• DEINE AUFGABE: Gib anhand des Auszugs an, in welchem Zeitraum die firmeneigene Stromversorgung in Betrieb war.

Die firmeneigene Stromversorgung war von 1915-1927 in Betrieb. Zeitweise wurde auch ein großer Teil von Elbing mit Komnickstrom versorgt. Sonst wurde der Strom vom "Ostpreußenwerk" bezogen.


Bild 57: Mein Großvater, der Maschinist Johannes Kapitzke (geb. am 10.3.1893) war vom 28.11.1918 - 1.10.1920 als Maschinenschlosser beim Aufbau der Maschinen in der Elektrischen Zentrale in der Automobilfabrik Komnick tätig.

Vom 1.10.1920 - 31.5.1923 war er als Maschinist in der Abteilung Kraftzentrale beschäftigt. Hier war er für die Wartung einer stehenden Verbund-Dampfmaschine von 1 500 PS - Leistung und allen damit in Zusammenhangstehenden Arbeiten verantwortlich.

Datensätze zum räumlichen Denken:
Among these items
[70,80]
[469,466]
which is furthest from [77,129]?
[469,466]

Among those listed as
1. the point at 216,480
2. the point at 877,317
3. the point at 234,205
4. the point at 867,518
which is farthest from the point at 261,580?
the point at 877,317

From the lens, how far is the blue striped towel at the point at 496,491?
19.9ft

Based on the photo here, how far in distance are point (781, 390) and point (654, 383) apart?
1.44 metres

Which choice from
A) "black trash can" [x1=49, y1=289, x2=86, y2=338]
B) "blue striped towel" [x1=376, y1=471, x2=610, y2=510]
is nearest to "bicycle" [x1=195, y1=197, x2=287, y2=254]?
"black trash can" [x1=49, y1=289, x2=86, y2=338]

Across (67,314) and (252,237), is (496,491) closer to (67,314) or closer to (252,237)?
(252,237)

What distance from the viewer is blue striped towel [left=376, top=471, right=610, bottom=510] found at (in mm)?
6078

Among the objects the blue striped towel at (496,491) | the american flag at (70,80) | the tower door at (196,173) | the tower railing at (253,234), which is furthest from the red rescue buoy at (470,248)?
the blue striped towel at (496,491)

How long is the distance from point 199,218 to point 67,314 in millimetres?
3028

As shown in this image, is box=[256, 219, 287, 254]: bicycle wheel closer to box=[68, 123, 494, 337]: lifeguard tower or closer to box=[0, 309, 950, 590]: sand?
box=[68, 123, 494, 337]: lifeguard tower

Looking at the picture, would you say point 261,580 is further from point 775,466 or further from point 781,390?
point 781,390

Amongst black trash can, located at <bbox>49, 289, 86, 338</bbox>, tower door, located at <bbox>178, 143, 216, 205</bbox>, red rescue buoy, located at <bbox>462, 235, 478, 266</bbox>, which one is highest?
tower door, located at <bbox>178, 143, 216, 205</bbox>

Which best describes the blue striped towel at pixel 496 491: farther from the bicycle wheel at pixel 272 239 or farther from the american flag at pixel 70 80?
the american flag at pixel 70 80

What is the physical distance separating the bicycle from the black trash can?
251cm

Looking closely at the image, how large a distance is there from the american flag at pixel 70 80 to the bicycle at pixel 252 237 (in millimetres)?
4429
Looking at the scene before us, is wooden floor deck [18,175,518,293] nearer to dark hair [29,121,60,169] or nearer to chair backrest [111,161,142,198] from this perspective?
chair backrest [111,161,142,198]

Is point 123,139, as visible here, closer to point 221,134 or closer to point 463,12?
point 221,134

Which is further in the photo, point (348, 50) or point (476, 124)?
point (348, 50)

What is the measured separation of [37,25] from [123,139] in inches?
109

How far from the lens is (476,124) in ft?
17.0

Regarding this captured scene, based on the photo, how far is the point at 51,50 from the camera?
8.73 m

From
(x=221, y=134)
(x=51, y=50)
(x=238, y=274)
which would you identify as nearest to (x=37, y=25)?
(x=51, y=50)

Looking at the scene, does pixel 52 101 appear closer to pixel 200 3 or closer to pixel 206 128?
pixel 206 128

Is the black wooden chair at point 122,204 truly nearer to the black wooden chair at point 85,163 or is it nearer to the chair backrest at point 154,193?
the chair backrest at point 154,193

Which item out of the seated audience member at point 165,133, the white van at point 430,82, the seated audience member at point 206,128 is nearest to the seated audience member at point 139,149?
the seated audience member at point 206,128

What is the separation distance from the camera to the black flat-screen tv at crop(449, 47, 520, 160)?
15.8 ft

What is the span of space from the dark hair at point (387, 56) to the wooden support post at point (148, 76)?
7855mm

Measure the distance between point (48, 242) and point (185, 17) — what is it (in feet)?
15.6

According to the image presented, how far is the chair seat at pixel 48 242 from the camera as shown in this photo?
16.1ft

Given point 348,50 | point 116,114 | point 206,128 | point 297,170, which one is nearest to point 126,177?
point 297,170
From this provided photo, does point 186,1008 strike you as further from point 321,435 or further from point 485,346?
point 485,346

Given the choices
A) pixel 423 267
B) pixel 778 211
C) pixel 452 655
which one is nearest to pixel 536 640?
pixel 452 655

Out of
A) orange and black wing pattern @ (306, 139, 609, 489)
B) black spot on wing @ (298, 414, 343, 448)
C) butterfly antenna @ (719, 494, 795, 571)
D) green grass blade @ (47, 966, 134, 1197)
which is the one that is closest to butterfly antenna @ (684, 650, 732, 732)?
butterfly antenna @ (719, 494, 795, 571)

• ERLEDIGTE AUFGABE: Von 1915 bis 1927.